Iowa City Mayor Pro Tem Susan Mims said the city has not received as much revenue from property taxes since 2013 state legislation. If passed, the 1 percent sales tax increase could help fill that economic gap by bringing in an additional $9 million to $14 million, Iowa City Finance Director Dennis Brockenstedt said. This money would primarily to roadway maintenance and property-tax relief, and a small portion would go toward affordable housing, with a 50-40-10 percent split.

A local-option sales tax would be directly returned to the community, unlike many state and national tax increases. In November, Iowa City voters have the ability to directly improve their city’s conditions. This sense of tangibility in the current state of our voting system is so often lost. Voters are given a chance to enact a direct change in policy, and the Daily Iowan Editorial Board believes they should take advantage of that fact.

Of course, voters should always be wary of whether a tax increase or tax cut will be beneficial to the community. A sales tax can often translate to a regressive tax, so making sure the poor are not burdened by these taxes is a legitimate concern.

While basic necessities tend to be purchased in the same frequency across all income brackets, it is important to remember that most of what falls under this proposed sales tax are not items of necessity.
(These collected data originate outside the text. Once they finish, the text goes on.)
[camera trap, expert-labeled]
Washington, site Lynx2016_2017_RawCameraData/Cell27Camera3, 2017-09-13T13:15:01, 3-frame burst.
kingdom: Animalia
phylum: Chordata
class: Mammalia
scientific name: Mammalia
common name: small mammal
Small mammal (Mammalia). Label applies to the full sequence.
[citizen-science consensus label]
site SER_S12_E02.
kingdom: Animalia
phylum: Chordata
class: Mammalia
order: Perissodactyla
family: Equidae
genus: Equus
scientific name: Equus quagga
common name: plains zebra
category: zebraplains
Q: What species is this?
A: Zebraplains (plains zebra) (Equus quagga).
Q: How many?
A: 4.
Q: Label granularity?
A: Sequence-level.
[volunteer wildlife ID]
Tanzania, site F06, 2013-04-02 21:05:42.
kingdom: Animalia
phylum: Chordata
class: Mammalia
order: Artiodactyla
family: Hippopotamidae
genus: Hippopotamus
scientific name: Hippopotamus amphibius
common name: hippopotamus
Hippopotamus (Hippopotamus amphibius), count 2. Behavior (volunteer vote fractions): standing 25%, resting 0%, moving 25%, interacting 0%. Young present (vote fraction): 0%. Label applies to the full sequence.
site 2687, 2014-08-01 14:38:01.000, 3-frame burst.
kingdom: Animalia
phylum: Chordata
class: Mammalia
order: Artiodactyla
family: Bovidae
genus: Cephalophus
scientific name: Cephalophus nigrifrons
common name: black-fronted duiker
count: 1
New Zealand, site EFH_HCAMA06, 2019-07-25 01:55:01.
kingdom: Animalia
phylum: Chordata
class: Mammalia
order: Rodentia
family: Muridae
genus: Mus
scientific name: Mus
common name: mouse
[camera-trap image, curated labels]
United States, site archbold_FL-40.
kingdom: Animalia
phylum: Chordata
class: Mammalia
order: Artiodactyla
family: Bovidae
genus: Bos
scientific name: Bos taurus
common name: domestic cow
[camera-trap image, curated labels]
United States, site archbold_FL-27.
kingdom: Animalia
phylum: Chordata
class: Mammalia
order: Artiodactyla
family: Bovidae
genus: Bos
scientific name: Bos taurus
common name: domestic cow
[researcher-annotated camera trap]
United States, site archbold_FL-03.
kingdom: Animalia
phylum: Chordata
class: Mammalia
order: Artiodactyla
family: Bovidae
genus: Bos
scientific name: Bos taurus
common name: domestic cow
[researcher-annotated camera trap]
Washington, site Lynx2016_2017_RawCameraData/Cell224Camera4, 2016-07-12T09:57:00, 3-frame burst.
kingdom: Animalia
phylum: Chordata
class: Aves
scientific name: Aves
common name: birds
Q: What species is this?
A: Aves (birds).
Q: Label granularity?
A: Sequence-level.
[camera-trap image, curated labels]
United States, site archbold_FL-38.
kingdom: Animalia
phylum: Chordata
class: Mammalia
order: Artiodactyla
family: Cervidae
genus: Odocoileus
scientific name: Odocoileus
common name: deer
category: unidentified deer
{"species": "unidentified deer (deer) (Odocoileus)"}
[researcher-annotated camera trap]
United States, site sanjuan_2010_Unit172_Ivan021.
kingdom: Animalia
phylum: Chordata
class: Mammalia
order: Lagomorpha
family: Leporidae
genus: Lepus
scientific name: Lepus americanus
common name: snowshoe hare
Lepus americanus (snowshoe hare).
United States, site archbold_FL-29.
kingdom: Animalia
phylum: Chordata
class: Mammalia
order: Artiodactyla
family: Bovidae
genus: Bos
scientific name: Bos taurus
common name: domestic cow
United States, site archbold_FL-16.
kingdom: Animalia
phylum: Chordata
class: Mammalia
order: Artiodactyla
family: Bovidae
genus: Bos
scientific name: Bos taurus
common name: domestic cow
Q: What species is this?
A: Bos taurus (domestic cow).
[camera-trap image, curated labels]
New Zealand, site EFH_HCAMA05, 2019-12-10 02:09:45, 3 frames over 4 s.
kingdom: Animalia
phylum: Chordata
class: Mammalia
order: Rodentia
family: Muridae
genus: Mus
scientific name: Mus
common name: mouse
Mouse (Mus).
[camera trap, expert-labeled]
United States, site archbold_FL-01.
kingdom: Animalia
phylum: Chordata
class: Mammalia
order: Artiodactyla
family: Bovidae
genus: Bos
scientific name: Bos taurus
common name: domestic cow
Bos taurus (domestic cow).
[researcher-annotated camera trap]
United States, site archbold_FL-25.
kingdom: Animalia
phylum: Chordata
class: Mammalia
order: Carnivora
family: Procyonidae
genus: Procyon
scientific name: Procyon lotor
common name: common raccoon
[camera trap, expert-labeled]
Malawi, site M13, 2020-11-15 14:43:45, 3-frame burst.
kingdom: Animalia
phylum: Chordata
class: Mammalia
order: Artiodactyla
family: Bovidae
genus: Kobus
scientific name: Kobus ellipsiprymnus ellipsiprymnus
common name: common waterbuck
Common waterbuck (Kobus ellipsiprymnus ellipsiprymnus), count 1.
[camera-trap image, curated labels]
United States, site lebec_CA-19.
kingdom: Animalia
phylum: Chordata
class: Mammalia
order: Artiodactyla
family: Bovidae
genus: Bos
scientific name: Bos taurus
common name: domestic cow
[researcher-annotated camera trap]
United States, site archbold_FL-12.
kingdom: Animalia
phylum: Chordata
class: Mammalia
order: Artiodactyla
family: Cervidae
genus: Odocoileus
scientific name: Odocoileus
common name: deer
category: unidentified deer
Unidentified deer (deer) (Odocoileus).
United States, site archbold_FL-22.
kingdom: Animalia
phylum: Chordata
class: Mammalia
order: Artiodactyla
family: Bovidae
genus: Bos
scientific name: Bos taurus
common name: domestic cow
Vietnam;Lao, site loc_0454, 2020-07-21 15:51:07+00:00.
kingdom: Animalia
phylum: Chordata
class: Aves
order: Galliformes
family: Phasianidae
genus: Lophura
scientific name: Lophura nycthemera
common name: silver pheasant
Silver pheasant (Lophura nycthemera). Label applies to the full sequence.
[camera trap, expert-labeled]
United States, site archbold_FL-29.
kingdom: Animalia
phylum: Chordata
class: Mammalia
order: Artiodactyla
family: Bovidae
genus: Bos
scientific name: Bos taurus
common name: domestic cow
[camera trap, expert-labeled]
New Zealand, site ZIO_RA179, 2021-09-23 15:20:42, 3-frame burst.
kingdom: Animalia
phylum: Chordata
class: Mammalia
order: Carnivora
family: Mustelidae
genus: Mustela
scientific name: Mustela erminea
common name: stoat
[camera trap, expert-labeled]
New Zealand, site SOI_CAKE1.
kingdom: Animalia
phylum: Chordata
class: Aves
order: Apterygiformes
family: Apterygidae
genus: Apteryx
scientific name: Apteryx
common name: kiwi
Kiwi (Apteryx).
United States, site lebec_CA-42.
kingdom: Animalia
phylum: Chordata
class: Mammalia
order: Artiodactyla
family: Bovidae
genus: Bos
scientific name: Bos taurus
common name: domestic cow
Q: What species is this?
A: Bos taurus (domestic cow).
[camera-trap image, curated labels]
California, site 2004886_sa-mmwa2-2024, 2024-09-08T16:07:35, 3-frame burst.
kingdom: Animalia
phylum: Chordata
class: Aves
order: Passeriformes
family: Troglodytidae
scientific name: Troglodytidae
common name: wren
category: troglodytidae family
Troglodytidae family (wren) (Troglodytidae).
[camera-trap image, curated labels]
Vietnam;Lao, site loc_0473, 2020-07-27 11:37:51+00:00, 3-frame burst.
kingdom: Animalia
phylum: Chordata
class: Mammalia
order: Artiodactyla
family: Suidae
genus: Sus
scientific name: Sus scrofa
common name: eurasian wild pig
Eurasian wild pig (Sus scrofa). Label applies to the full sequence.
When these items are taken off the table, much of the potential revenue could be collected from nonresidents and visitors, whether it is from game-day festivities or Pedestrian Mall tourists.

Many voters may never like the sound of a tax increase, but this could be a very realistic and practical tax for the community, if all goes well for the vote in November.

However, if the five area towns pass it, other Johnson County towns need to pass the local-option tax as well. If they don’t, those towns won’t receive a share of the revenues collected despite having being subject to the tax while shopping in Iowa City or Coralville. This is why local groups such as the Yes Campaign are trying to inform voters about the tax increase. Explaining to residents how the money will be used, how it affects them, and what they can do to support the tax will, hopefully, be enough to move citizens to vote on it in November.

A 1 percent increase to Iowa City’s sales tax will not change the status quo for individuals much, but it could have a big effect on the city’s funding. Ultimately, voters have to make a choice in November whether to approve the local-option tax, which we believe will benefit the entire community.